━━━ Record excerpts
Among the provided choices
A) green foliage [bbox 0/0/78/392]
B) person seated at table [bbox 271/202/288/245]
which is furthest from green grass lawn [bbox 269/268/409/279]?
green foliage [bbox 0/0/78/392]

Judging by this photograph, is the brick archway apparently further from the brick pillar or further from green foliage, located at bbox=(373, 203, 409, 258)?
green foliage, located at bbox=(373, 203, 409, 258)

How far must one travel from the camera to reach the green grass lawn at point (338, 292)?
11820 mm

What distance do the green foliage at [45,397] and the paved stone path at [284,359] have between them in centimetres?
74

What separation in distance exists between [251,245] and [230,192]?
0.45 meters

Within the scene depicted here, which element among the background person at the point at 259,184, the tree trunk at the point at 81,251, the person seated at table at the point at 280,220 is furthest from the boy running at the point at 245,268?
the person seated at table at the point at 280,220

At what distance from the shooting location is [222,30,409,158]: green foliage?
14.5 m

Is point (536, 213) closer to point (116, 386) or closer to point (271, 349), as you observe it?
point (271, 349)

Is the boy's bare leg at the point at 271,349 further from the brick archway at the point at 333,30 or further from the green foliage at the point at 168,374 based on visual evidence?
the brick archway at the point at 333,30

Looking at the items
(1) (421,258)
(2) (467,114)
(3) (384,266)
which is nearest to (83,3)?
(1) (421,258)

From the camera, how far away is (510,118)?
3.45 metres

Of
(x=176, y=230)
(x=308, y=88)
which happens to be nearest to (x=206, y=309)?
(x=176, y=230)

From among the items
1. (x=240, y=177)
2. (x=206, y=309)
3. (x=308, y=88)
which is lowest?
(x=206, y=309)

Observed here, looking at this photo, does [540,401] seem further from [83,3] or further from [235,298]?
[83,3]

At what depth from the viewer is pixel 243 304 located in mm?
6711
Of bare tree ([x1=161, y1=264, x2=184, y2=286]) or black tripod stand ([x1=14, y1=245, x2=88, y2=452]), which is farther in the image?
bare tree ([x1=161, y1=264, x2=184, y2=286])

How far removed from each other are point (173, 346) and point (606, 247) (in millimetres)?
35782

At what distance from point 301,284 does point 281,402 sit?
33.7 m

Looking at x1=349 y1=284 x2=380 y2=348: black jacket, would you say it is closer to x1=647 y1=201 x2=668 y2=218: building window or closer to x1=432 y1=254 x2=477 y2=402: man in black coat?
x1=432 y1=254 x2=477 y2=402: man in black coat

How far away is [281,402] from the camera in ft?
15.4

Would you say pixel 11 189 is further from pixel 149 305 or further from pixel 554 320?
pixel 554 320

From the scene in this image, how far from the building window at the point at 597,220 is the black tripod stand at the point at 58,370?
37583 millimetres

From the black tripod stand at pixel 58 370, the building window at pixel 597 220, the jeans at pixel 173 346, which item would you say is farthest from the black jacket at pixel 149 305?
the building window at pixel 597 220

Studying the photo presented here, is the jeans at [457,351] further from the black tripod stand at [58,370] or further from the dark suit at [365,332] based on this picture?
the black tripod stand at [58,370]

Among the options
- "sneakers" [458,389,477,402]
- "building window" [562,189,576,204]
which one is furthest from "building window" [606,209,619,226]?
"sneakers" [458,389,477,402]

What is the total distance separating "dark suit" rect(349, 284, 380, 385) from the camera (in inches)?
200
━━━━━━
• **Task brief**
Reproduce, word for word, the lines in the records from the line with "Of bare tree" up to and including the line with "37583 millimetres".

• **Exercise result**
Of bare tree ([x1=161, y1=264, x2=184, y2=286]) or black tripod stand ([x1=14, y1=245, x2=88, y2=452]), which is farther in the image?
bare tree ([x1=161, y1=264, x2=184, y2=286])

How far removed from each other are point (173, 346) and point (606, 247) (in millimetres)?
35782

At what distance from point 301,284 does point 281,402 sit?
33.7 m

Looking at x1=349 y1=284 x2=380 y2=348: black jacket, would you say it is closer to x1=647 y1=201 x2=668 y2=218: building window or closer to x1=432 y1=254 x2=477 y2=402: man in black coat?
x1=432 y1=254 x2=477 y2=402: man in black coat

How far away is [281,402] from the camera in ft?
15.4

Would you say pixel 11 189 is further from pixel 149 305 or further from pixel 554 320?
pixel 554 320

From the scene in this image, how far from the building window at the point at 597,220 is the black tripod stand at the point at 58,370?
37583 millimetres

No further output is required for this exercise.